During the same month, Air France announced that they were unable to transfer their profits, following the downing of the Russian commercial jet in Sharm El-Sheikh last October. British Airways reported the same issue.
This follows the announcement made by automotive-maker General Motors, which temporarily suspended its factory if the crisis surrounding dollar liquidity is not resolved. The company validated its decisions by stating that banks have stopped opening letters of credit for the import of manufactured cars and the goods required for production.
Reversing previous decisions
Following his appointment as the CBE governor, Tarek Amer removed the caps on withdrawals for individuals. He also permitted companies that import what he termed as essential goods to withdraw and deposit without any restrictions. However, companies that import non-essential products, including many types of nuts and feminine hygiene products, among other things, are still limited to $250,000 monthly deposits.
To limit the levels of withdrawals, the bank permitted the National Bank of Egypt, Banque du Caire and Banque Misr to launch bond certificates for Egyptians living abroad with maturation periods of one, three, and five years. The interest rate, which will be paid in dollars, is 3.5% for the one-year certificate, 4.5% for the three-year certificate, and 5.5% for the five-year certificate.

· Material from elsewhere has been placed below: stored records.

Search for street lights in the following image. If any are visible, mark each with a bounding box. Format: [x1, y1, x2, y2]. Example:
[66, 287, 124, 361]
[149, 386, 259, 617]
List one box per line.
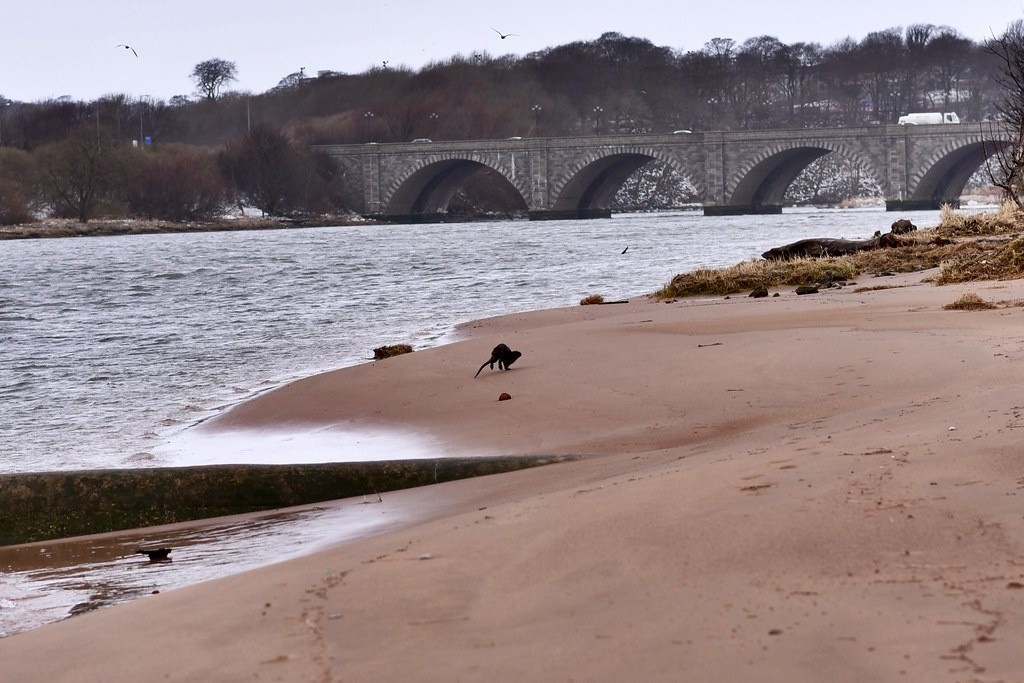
[890, 91, 900, 121]
[430, 113, 438, 140]
[364, 112, 374, 144]
[593, 106, 603, 135]
[532, 104, 542, 137]
[707, 97, 718, 132]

The bank also announced the issuance of certificates of deposits (CDs) for those living in Egypt, whether Egyptians or foreigners. The CDS will be sold in US dollars and then converted to Egyptian pounds. The certificates will have a maturity date of three years and will accrue interest at a rate of 15% annually. Accrued interest will be paid to certificate holders in three-month increments.
The bank followed those decisions by lowering the value of the Egyptian pound by EGP 1.12. The dollar currently stands at EGP 8.85 in the official market.

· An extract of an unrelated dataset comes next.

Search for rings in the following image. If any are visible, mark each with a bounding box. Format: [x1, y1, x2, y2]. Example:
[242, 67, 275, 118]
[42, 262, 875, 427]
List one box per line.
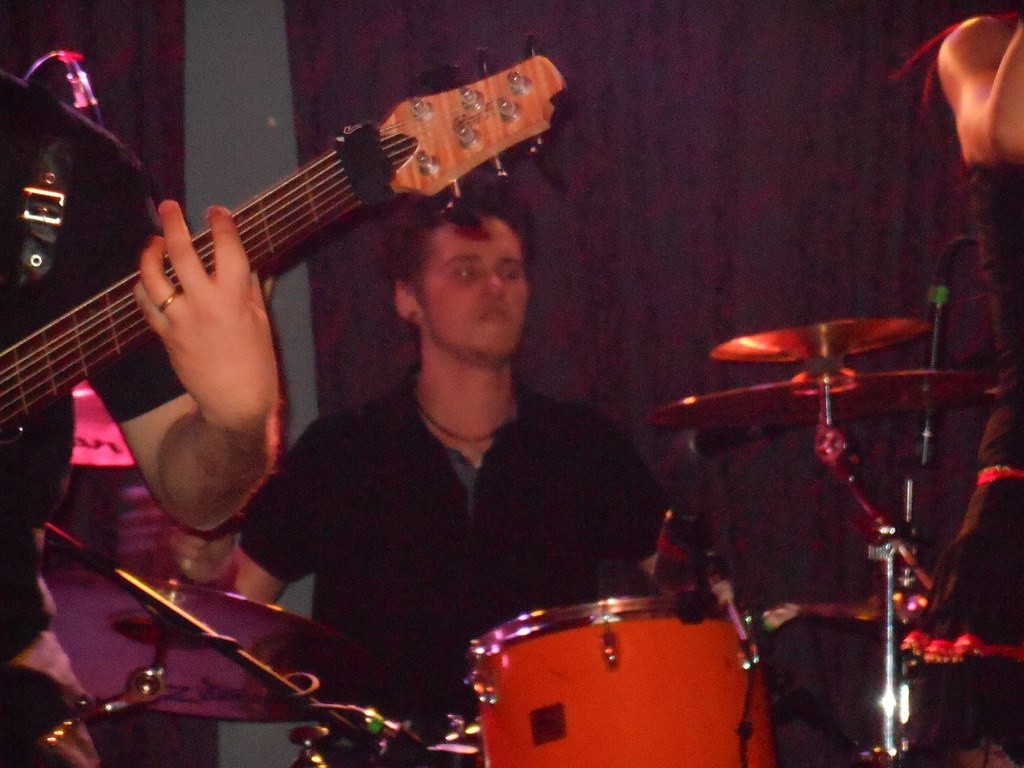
[157, 288, 182, 314]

“The decision of the Central Bank to devalue the Egyptian pound against the dollar to match the market is a correct decision,” Economist and chairman of the Arab Private Equity Association (APEA) Hany Tawfik, wrote in a public Facebook post.
Tawfik added that the banks need “ammunition” to fight trading on the informal market. He stated that raising the interest rate on the Egyptian pound at the first opportunity, even temporarily, is essential.
Amer recently said that the bank will consider floating the local currency when foreign reserves hit between $25bn and $30bn.
As the CBE is currently attempting to prevent further erosion of foreign currency holdings and the loss of foreign investors, Egyptians have witnessed another decline in the local currency, bringing the total number of devaluations of the Egyptian pound to 21 in four years.
“A fiscal policy, a monetary policy, an economic policy, and an investment policy are needed to support low income citizens,” Tawfik continued. “The central bank alone is not enough.”
There has been a severe dollar shortage in Egypt since the 25 January Revolution in 2011, with the subsequent political tension and security issues driving foreign investors and tourists away from the country. US dollar reserves have been eroded in the intervening period, falling to $16.4bn.